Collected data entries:
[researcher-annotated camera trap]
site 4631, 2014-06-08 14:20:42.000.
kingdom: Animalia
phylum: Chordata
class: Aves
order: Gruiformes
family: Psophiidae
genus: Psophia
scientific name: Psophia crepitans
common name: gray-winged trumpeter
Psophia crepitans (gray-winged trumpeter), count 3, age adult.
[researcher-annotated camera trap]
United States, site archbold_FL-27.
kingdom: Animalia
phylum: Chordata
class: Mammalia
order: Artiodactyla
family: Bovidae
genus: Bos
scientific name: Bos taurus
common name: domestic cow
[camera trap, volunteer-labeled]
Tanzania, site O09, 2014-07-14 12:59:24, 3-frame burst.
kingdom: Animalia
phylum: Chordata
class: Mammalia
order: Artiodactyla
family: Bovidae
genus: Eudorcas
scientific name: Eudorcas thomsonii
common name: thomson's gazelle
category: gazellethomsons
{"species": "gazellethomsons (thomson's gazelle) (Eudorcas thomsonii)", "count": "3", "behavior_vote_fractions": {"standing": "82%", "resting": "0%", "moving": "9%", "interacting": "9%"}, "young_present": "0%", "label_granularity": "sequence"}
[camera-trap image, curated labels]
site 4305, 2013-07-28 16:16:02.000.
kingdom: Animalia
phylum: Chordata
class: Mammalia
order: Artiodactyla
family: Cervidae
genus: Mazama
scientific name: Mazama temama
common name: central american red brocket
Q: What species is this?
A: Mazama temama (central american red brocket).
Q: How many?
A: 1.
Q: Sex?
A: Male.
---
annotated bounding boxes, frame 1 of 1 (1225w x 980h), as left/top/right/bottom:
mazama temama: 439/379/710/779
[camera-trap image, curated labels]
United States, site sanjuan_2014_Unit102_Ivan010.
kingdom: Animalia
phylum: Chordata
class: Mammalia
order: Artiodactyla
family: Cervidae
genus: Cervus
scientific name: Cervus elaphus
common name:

■ WHAT YOU WILL DO ■
Given the records above, reproduce precisely and only the lines between the line holding "[camera trap, volunteer-labeled]" and the line holding "category: gazellethomsons", inclusive.

■ EXERCISE RESPONSE ■
[camera trap, volunteer-labeled]
Tanzania, site O09, 2014-07-14 12:59:24, 3-frame burst.
kingdom: Animalia
phylum: Chordata
class: Mammalia
order: Artiodactyla
family: Bovidae
genus: Eudorcas
scientific name: Eudorcas thomsonii
common name: thomson's gazelle
category: gazellethomsons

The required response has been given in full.